WHAT IS REQUIRED →
Substitute "brake clamp" for "brake caliper" everywhere in the lines below, keeping everything else unchanged and leaving the pictures out of your reply.

AVAILABLE DATA →
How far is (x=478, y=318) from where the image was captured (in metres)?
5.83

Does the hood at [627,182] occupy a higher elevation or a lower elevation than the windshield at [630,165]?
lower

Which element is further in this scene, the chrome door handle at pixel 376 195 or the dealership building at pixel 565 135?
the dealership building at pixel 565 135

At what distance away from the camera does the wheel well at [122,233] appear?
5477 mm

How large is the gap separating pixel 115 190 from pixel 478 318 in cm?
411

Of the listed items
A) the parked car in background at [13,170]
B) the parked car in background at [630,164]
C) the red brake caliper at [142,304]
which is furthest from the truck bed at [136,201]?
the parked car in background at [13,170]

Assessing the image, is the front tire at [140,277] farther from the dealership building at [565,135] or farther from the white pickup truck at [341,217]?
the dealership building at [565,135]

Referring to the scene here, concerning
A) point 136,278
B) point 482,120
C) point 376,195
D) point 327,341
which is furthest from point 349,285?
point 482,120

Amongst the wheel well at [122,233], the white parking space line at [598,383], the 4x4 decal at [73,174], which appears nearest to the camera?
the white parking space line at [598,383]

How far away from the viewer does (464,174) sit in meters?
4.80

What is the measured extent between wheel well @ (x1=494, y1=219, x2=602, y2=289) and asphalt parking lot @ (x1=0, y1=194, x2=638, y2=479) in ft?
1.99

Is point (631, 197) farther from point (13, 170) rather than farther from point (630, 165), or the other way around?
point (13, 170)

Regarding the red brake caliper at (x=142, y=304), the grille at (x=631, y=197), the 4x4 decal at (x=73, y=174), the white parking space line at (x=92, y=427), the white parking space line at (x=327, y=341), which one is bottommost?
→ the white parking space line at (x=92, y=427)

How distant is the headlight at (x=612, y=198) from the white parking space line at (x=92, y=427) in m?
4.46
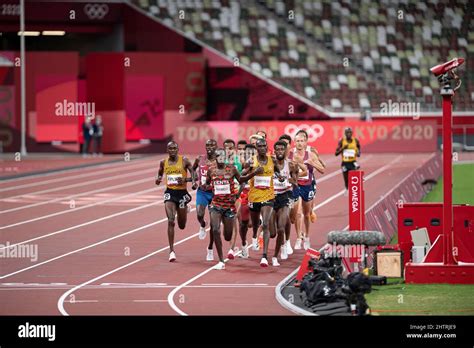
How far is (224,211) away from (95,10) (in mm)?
39342

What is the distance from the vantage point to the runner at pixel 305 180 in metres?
23.8

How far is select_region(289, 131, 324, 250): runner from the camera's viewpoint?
23.8 m

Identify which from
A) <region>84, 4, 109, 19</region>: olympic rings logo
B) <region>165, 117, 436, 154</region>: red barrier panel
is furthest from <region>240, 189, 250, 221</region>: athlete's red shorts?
<region>84, 4, 109, 19</region>: olympic rings logo

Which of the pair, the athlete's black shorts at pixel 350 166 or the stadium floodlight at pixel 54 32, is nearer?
the athlete's black shorts at pixel 350 166

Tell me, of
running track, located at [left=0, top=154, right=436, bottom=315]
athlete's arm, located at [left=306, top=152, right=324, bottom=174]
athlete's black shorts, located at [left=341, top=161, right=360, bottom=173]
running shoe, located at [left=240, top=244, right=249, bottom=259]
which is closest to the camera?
running track, located at [left=0, top=154, right=436, bottom=315]

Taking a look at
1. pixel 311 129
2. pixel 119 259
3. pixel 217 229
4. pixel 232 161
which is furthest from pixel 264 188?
pixel 311 129

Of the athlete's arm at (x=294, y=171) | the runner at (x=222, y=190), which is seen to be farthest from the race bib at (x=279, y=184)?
the runner at (x=222, y=190)

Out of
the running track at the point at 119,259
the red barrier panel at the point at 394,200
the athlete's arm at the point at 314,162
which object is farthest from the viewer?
the athlete's arm at the point at 314,162

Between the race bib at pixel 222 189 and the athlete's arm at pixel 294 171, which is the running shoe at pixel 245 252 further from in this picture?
the race bib at pixel 222 189

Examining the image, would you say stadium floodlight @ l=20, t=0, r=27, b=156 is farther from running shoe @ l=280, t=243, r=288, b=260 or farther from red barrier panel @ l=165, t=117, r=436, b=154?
running shoe @ l=280, t=243, r=288, b=260

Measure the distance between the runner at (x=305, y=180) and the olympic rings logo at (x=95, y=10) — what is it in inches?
1427

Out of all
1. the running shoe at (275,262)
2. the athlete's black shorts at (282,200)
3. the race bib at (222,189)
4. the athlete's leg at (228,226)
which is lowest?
the running shoe at (275,262)

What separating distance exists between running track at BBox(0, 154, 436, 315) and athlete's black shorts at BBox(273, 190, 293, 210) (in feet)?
3.28
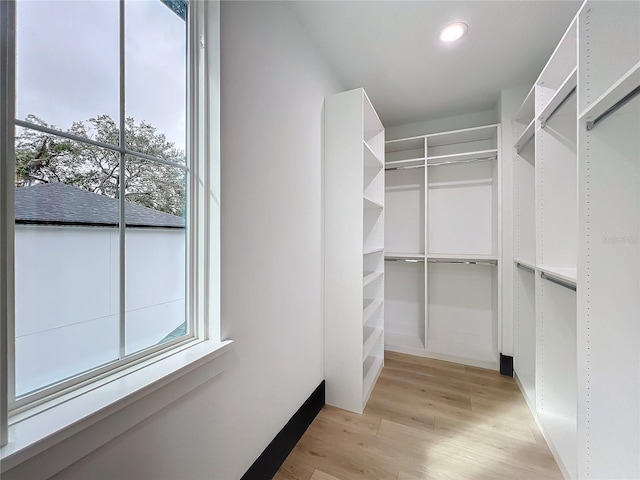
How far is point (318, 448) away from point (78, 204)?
5.48 feet

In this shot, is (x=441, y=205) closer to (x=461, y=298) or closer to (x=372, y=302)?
(x=461, y=298)

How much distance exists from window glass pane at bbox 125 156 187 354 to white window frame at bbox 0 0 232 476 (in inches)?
1.5

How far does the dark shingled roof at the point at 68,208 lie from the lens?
61 cm

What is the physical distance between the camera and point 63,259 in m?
0.66

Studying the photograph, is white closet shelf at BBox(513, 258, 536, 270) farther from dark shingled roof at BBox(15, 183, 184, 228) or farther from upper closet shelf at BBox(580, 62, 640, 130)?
→ dark shingled roof at BBox(15, 183, 184, 228)

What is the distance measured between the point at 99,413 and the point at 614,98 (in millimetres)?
1951

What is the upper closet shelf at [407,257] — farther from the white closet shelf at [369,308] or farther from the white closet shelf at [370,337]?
the white closet shelf at [370,337]

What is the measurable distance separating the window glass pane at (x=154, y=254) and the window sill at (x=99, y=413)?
0.38ft

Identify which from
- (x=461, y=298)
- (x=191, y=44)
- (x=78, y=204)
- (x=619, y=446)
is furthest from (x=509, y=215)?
(x=78, y=204)

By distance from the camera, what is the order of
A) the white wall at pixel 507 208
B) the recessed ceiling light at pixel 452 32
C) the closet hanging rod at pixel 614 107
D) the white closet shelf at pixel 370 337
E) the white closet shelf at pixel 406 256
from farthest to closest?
the white closet shelf at pixel 406 256 → the white wall at pixel 507 208 → the white closet shelf at pixel 370 337 → the recessed ceiling light at pixel 452 32 → the closet hanging rod at pixel 614 107

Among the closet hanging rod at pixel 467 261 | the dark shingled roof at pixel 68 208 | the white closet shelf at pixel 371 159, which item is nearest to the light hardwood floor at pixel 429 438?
the closet hanging rod at pixel 467 261

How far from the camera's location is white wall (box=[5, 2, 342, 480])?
0.85 m

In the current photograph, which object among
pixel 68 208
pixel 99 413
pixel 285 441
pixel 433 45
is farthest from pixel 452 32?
pixel 285 441

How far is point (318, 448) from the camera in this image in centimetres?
151
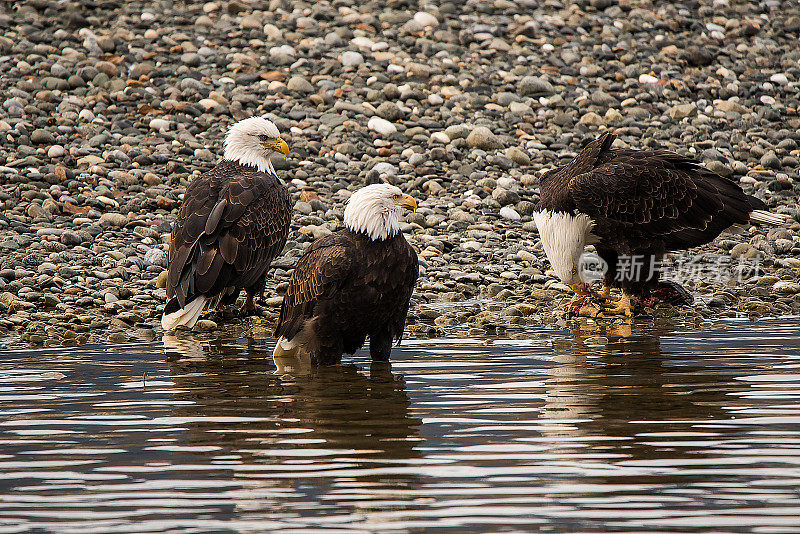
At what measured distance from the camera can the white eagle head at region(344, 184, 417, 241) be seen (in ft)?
20.6

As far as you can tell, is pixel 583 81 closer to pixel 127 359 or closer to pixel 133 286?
pixel 133 286

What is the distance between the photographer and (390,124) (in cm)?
1154

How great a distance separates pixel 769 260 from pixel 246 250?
4382 mm

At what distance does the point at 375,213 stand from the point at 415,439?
1.86 m

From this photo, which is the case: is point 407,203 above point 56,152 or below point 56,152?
below

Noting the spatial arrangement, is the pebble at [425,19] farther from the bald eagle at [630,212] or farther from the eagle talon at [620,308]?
the eagle talon at [620,308]

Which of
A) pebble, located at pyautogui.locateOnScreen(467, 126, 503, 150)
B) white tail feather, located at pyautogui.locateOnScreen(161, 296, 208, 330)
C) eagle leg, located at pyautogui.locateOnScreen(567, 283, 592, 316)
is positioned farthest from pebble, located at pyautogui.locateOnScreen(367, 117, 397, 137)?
white tail feather, located at pyautogui.locateOnScreen(161, 296, 208, 330)

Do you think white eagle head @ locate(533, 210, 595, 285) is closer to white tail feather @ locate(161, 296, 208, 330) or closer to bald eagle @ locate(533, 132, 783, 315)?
bald eagle @ locate(533, 132, 783, 315)

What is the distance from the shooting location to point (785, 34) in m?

WRITTEN SOLUTION →
How far is (x=478, y=318) from where the image was captured (in metres)?
5.83

Does the hood at [627,182] occupy a higher elevation or a lower elevation than the windshield at [630,165]?
lower

Which element is further in this scene, the chrome door handle at pixel 376 195 or the dealership building at pixel 565 135?
the dealership building at pixel 565 135

At what distance away from the camera does the wheel well at [122,233] appear?
5477 mm

How large is the gap separating pixel 115 190 from pixel 478 318 in cm?
411

Of the listed items
A) the parked car in background at [13,170]
B) the parked car in background at [630,164]
C) the red brake clamp at [142,304]
which is furthest from the truck bed at [136,201]?
the parked car in background at [13,170]

Assessing the image, is the front tire at [140,277] farther from the dealership building at [565,135] or farther from the white pickup truck at [341,217]?
the dealership building at [565,135]

Referring to the scene here, concerning
A) point 136,278
B) point 482,120
C) point 376,195
D) point 327,341
which is furthest from point 349,285?
point 482,120

Amongst the wheel well at [122,233], the white parking space line at [598,383], the 4x4 decal at [73,174], which appears nearest to the camera?
the white parking space line at [598,383]

How far away from the viewer does (464,174) sit in meters?
4.80

What is the measured extent between wheel well @ (x1=494, y1=219, x2=602, y2=289) and asphalt parking lot @ (x1=0, y1=194, x2=638, y2=479) in ft?
1.99

Is point (631, 197) farther from point (13, 170) rather than farther from point (630, 165), or the other way around?
point (13, 170)

Regarding the red brake clamp at (x=142, y=304), the grille at (x=631, y=197), the 4x4 decal at (x=73, y=174), the white parking space line at (x=92, y=427), the white parking space line at (x=327, y=341), which one is bottommost?
→ the white parking space line at (x=92, y=427)

How distant is the headlight at (x=612, y=198) from the white parking space line at (x=92, y=427) in m?
4.46
How far is (224,211) away from (95,10) (in mm)?
39342

What is the distance from the vantage point to the runner at pixel 305 180 in metres?
23.8

How far is select_region(289, 131, 324, 250): runner from the camera's viewpoint?
23.8 m

Identify which from
A) <region>84, 4, 109, 19</region>: olympic rings logo
B) <region>165, 117, 436, 154</region>: red barrier panel
is furthest from <region>240, 189, 250, 221</region>: athlete's red shorts?
<region>84, 4, 109, 19</region>: olympic rings logo

Which of the pair, the athlete's black shorts at pixel 350 166 or the stadium floodlight at pixel 54 32, is nearer?
the athlete's black shorts at pixel 350 166

Tell me, of
running track, located at [left=0, top=154, right=436, bottom=315]
athlete's arm, located at [left=306, top=152, right=324, bottom=174]
athlete's black shorts, located at [left=341, top=161, right=360, bottom=173]
running shoe, located at [left=240, top=244, right=249, bottom=259]
which is closest to the camera?
running track, located at [left=0, top=154, right=436, bottom=315]

Taking a look at
1. pixel 311 129
2. pixel 119 259
3. pixel 217 229
4. pixel 232 161
which is furthest from pixel 264 188?
pixel 311 129

Of the athlete's arm at (x=294, y=171) | the runner at (x=222, y=190), which is seen to be farthest from the race bib at (x=279, y=184)?
the runner at (x=222, y=190)

Out of
the running track at the point at 119,259
the red barrier panel at the point at 394,200
the athlete's arm at the point at 314,162
which object is farthest from the viewer?
the athlete's arm at the point at 314,162

Between the race bib at pixel 222 189 and the athlete's arm at pixel 294 171, which is the running shoe at pixel 245 252 further from in this picture?
the race bib at pixel 222 189

Examining the image, would you say stadium floodlight @ l=20, t=0, r=27, b=156 is farther from running shoe @ l=280, t=243, r=288, b=260 or farther from red barrier panel @ l=165, t=117, r=436, b=154?
running shoe @ l=280, t=243, r=288, b=260

Measure the distance between the runner at (x=305, y=180) and the olympic rings logo at (x=95, y=10) — what is it in inches?
1427

Out of all
1. the running shoe at (275,262)
2. the athlete's black shorts at (282,200)
3. the race bib at (222,189)
4. the athlete's leg at (228,226)
which is lowest?
the running shoe at (275,262)

What separating distance exists between running track at BBox(0, 154, 436, 315) and athlete's black shorts at BBox(273, 190, 293, 210) (in feet)?
3.28
How far is point (318, 448) away from point (78, 204)?
5.48 feet

In this shot, is (x=441, y=205) closer to (x=461, y=298) or closer to (x=372, y=302)?
(x=461, y=298)

How much distance exists from window glass pane at bbox 125 156 187 354 to white window frame at bbox 0 0 232 476 (in inches)?
1.5

How far does the dark shingled roof at the point at 68,208 lie from the lens?
61 cm

What is the physical distance between the camera and point 63,259 in m?
0.66

Studying the photograph, is white closet shelf at BBox(513, 258, 536, 270) farther from dark shingled roof at BBox(15, 183, 184, 228) or farther from upper closet shelf at BBox(580, 62, 640, 130)?
→ dark shingled roof at BBox(15, 183, 184, 228)

What is the distance measured between the point at 99,413 and the point at 614,98 (in millimetres)?
1951

What is the upper closet shelf at [407,257] — farther from the white closet shelf at [369,308] or farther from the white closet shelf at [370,337]?
the white closet shelf at [370,337]

What is the measurable distance separating the window glass pane at (x=154, y=254) and the window sill at (x=99, y=413)?
0.38ft

Identify which from
- (x=461, y=298)
- (x=191, y=44)
- (x=78, y=204)
- (x=619, y=446)
is furthest from (x=509, y=215)?
(x=78, y=204)

By distance from the camera, what is the order of
A) the white wall at pixel 507 208
B) the recessed ceiling light at pixel 452 32
C) the closet hanging rod at pixel 614 107
D) the white closet shelf at pixel 370 337
E) the white closet shelf at pixel 406 256
from farthest to closest?
the white closet shelf at pixel 406 256 → the white wall at pixel 507 208 → the white closet shelf at pixel 370 337 → the recessed ceiling light at pixel 452 32 → the closet hanging rod at pixel 614 107

Among the closet hanging rod at pixel 467 261 | the dark shingled roof at pixel 68 208 | the white closet shelf at pixel 371 159, which item is nearest to the light hardwood floor at pixel 429 438?
the closet hanging rod at pixel 467 261

How far from the camera's location is white wall (box=[5, 2, 342, 480])?
0.85 m

In the current photograph, which object among
pixel 68 208
pixel 99 413
pixel 285 441
pixel 433 45
is farthest from pixel 452 32?
pixel 285 441

How far is point (318, 448) from the camera in this image in centimetres?
151
At what measured distance from the camera can the white eagle head at region(344, 184, 417, 241) be seen (in ft)?
20.6

As far as you can tell, is pixel 583 81 closer to pixel 127 359 or closer to pixel 133 286?
pixel 133 286

What is the distance between the photographer and (390,124) (in cm)?
1154

How great a distance separates pixel 769 260 from pixel 246 250?
4382 mm

At what distance does the point at 375,213 stand from the point at 415,439?
1.86 m

From this photo, which is the case: is point 407,203 above point 56,152 or below point 56,152?
below

Noting the spatial arrangement, is the pebble at [425,19] farther from the bald eagle at [630,212] or farther from the eagle talon at [620,308]?
the eagle talon at [620,308]

Which of
A) pebble, located at pyautogui.locateOnScreen(467, 126, 503, 150)
B) white tail feather, located at pyautogui.locateOnScreen(161, 296, 208, 330)
C) eagle leg, located at pyautogui.locateOnScreen(567, 283, 592, 316)
is positioned farthest from pebble, located at pyautogui.locateOnScreen(367, 117, 397, 137)?
white tail feather, located at pyautogui.locateOnScreen(161, 296, 208, 330)

Do you think white eagle head @ locate(533, 210, 595, 285) is closer to white tail feather @ locate(161, 296, 208, 330) or closer to bald eagle @ locate(533, 132, 783, 315)?
bald eagle @ locate(533, 132, 783, 315)

What is the distance from the shooting location to point (785, 34) in m?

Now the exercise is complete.